◆ ÉNONCÉ ÉCRIT A ◆
Recopie le passage du texte sur l'hésychasme ci-dessous, en commençant aux mots "Sa doctrine hésychaste" et en t'arrêtant après "saint Grégoire Palamas.".

################

Sa doctrine hésychaste se trouve dans ses "Cent trente-sept chapitres ou méditations spirituelles". Elle contribua à la diffusion de l'hésychasme en Europe comme dans le monde byzantin. Cet hésychasme exprime le but essentiel de la spiritualité grecque : combler l'immense fossé existant entre l'existence humaine et la Divinité. Par la prière, l'hésychaste aspire à la plus haute forme de la communion avec Dieu, sous la forme d'une vision de la "Divine Lumière", cette "Énergie Incréée", semblable à celle de la Transfiguration. Pour y parvenir, l'adepte doit passer par une phase d'intense concentration, tout en contrôlant sa respiration et en répétant sans cesse la "prière de Jésus". La justification théologique de la doctrine de saint Grégoire le Sinaïte fut établie par son contemporain, saint Grégoire Palamas.
La Philocalie a retenu de lui, outre ses "Centre trente-sept chapitres" plusieurs autres petits ouvrages d'une haute portée spirituelle.
Pardonnez-moi, mes Soeurs et mes Frères en Christ qui préférez de cortes citations : je n'avais pas le droit de "censurer" saint Grégoire...

Citations des "Cent trente-sept chapitres".

################

◆ ÉNONCÉ ÉCRIT B ◆
Affiche chaque ligne de la liste ci-dessous qui contient le mot "pile".

◆ LIGNES ENREGISTRÉES ◆
################

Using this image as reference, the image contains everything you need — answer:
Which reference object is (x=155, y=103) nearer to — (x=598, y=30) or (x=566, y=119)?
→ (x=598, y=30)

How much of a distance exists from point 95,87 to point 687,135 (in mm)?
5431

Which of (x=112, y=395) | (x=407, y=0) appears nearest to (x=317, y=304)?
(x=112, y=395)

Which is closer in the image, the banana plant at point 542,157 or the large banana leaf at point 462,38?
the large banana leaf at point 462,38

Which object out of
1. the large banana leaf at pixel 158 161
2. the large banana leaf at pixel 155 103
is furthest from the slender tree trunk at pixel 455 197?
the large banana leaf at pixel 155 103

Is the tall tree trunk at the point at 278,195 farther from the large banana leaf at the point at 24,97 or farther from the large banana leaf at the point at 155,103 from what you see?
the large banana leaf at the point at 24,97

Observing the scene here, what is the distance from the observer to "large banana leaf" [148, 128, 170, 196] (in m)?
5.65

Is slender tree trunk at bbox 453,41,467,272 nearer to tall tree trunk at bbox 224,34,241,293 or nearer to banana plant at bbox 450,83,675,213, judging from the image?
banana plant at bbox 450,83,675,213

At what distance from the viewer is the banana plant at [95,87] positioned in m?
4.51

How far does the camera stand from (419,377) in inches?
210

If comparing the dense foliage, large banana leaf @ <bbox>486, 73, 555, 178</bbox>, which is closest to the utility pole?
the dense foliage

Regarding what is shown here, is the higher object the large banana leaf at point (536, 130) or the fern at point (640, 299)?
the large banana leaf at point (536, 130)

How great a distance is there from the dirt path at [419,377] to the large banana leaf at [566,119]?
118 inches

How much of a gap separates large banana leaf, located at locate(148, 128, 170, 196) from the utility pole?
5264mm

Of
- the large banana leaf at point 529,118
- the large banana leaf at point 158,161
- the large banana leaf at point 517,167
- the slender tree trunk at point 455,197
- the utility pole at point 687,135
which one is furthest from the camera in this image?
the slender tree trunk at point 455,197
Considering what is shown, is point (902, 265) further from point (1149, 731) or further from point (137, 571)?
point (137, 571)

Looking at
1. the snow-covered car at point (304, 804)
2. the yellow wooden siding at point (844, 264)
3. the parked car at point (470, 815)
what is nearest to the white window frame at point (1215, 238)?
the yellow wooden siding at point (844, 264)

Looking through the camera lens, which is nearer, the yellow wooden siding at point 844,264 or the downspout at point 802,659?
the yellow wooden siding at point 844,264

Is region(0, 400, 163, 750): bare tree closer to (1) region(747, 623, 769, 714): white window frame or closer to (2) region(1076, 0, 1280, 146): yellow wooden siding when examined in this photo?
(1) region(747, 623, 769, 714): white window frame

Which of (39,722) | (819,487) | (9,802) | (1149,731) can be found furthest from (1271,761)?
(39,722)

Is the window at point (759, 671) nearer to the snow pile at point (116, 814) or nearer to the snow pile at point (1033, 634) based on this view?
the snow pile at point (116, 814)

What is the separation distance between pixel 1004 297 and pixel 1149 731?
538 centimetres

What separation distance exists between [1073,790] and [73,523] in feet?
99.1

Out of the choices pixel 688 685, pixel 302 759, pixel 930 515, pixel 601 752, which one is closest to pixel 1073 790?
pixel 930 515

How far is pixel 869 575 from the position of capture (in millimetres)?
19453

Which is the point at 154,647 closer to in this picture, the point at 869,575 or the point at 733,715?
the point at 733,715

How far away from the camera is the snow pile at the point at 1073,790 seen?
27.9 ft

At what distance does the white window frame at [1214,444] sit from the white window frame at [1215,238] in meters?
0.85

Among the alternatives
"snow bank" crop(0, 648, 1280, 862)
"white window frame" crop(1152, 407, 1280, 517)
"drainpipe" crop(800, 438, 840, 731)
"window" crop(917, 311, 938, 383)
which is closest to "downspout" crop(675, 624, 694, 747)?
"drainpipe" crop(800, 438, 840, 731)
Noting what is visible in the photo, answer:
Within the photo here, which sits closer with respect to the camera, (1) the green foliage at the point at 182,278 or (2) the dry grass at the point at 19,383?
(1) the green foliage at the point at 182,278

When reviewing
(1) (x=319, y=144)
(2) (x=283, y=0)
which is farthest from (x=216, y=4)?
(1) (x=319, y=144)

################

◆ SOLUTION A ◆
Sa doctrine hésychaste se trouve dans ses "Cent trente-sept chapitres ou méditations spirituelles". Elle contribua à la diffusion de l'hésychasme en Europe comme dans le monde byzantin. Cet hésychasme exprime le but essentiel de la spiritualité grecque : combler l'immense fossé existant entre l'existence humaine et la Divinité. Par la prière, l'hésychaste aspire à la plus haute forme de la communion avec Dieu, sous la forme d'une vision de la "Divine Lumière", cette "Énergie Incréée", semblable à celle de la Transfiguration. Pour y parvenir, l'adepte doit passer par une phase d'intense concentration, tout en contrôlant sa respiration et en répétant sans cesse la "prière de Jésus". La justification théologique de la doctrine de saint Grégoire le Sinaïte fut établie par son contemporain, saint Grégoire Palamas.

◆ SOLUTION B ◆
Is the window at point (759, 671) nearer to the snow pile at point (116, 814) or nearer to the snow pile at point (1033, 634) based on this view?
the snow pile at point (116, 814)
How far away from the camera is the snow pile at the point at 1073,790 seen?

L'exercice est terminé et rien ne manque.